Copy out the entire blog post about the emergency room visit word for word.

#### Excerpt ####

Well, no tribbles but they sound cuter than tribulations – or “I spent my Monday in the ER.” I’m attempting to channel Cathy over at Life on the Muskoka River with this post, so be forewarned.
I’d just had breakfast when, in the space of five minutes, I went from feeling fine to nauseous to tingly to my lungs forgetting how to breathe in and out. Some of you know I have fibromyalgia. Yep, I was having a major flare.
Since I thought I was dying, I let the husband unit call the paramedics. Good thing he was home. My blood pressure was only 80/40 something and not getting any better as I’m gulping oxygen through the mask, so they transport me.
Husband unit had to take down the gate between the living room and family room to let the gurney pass through and strap down my smelly body. Had I showered yet? No. Brushed my teeth? No. Still in my pjs? Yes.
The gate protects the litter box from the dogs, you know. Did he put it back up? No. On the bright side, there was nothing left to clean out of the box later on…
So anyway, I’m transported with light and siren, since they can’t get my blood pressure back up. I’m freezing to death (in 82 degree weather) and they can’t find my veins.
Neither could the ER. I have scores of needle tracks in my hands, wrists, up my arms. Meanwhile, my teeth are chattering. They tell me my veins are collapsing because I’m holding them tense. Hello? Freezing!
Someone finally gets me a blanket, then – joy of joys! – a second one. Within two minutes I’ve thrown up on my beautiful blankets and they’re whisked away. Sob.

#### Record extracts ####

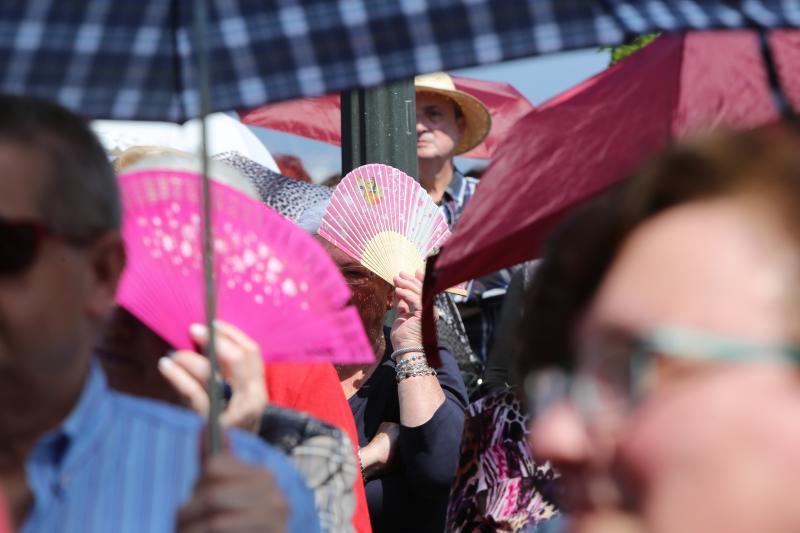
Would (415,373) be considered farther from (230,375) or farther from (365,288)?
(230,375)

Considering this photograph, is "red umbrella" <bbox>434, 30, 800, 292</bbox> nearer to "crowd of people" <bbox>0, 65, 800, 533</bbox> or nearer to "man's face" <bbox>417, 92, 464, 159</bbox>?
"crowd of people" <bbox>0, 65, 800, 533</bbox>

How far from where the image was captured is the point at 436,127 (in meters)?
6.50

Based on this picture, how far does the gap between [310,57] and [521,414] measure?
106 centimetres

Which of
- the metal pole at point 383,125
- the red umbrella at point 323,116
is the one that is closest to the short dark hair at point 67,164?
the metal pole at point 383,125

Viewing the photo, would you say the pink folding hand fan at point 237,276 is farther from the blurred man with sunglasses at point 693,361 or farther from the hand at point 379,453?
the hand at point 379,453

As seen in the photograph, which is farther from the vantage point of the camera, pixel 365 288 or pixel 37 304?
pixel 365 288

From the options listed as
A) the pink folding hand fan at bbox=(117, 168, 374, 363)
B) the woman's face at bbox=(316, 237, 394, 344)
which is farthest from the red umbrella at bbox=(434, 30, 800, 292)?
the woman's face at bbox=(316, 237, 394, 344)

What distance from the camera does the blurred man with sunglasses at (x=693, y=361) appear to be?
46.1 inches

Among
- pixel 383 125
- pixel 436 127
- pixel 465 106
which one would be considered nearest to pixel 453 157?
pixel 436 127

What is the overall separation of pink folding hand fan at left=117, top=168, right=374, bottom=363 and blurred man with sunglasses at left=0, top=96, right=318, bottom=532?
24 cm

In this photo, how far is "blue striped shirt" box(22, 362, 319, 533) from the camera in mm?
1922

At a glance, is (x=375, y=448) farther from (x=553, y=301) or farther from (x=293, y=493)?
(x=553, y=301)

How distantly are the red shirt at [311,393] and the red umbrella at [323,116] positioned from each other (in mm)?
4447

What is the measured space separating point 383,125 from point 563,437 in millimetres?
3605
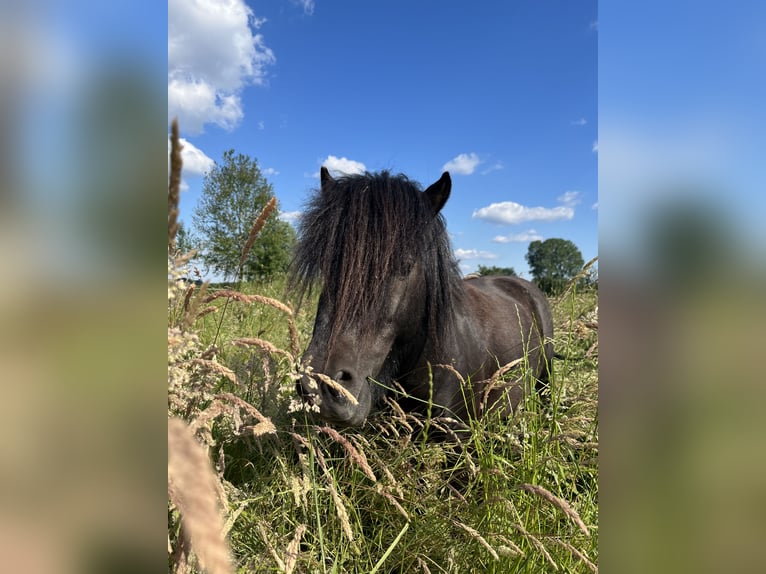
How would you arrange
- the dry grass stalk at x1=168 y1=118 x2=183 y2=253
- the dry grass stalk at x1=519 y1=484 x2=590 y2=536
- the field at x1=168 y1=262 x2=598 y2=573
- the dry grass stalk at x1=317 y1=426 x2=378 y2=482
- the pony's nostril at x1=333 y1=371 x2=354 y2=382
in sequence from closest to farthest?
the dry grass stalk at x1=168 y1=118 x2=183 y2=253 → the dry grass stalk at x1=519 y1=484 x2=590 y2=536 → the field at x1=168 y1=262 x2=598 y2=573 → the dry grass stalk at x1=317 y1=426 x2=378 y2=482 → the pony's nostril at x1=333 y1=371 x2=354 y2=382

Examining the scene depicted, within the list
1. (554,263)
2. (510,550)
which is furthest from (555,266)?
(510,550)

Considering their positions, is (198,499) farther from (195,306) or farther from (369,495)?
(369,495)

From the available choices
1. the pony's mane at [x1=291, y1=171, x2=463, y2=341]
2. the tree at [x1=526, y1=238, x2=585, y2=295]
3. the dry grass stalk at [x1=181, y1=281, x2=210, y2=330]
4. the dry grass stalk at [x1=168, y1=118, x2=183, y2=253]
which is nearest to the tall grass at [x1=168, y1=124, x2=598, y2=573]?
the dry grass stalk at [x1=181, y1=281, x2=210, y2=330]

####

**Completed exercise**
Well, no tribbles but they sound cuter than tribulations – or “I spent my Monday in the ER.” I’m attempting to channel Cathy over at Life on the Muskoka River with this post, so be forewarned.
I’d just had breakfast when, in the space of five minutes, I went from feeling fine to nauseous to tingly to my lungs forgetting how to breathe in and out. Some of you know I have fibromyalgia. Yep, I was having a major flare.
Since I thought I was dying, I let the husband unit call the paramedics. Good thing he was home. My blood pressure was only 80/40 something and not getting any better as I’m gulping oxygen through the mask, so they transport me.
Husband unit had to take down the gate between the living room and family room to let the gurney pass through and strap down my smelly body. Had I showered yet? No. Brushed my teeth? No. Still in my pjs? Yes.
The gate protects the litter box from the dogs, you know. Did he put it back up? No. On the bright side, there was nothing left to clean out of the box later on…
So anyway, I’m transported with light and siren, since they can’t get my blood pressure back up. I’m freezing to death (in 82 degree weather) and they can’t find my veins.
Neither could the ER. I have scores of needle tracks in my hands, wrists, up my arms. Meanwhile, my teeth are chattering. They tell me my veins are collapsing because I’m holding them tense. Hello? Freezing!
Someone finally gets me a blanket, then – joy of joys! – a second one. Within two minutes I’ve thrown up on my beautiful blankets and they’re whisked away. Sob.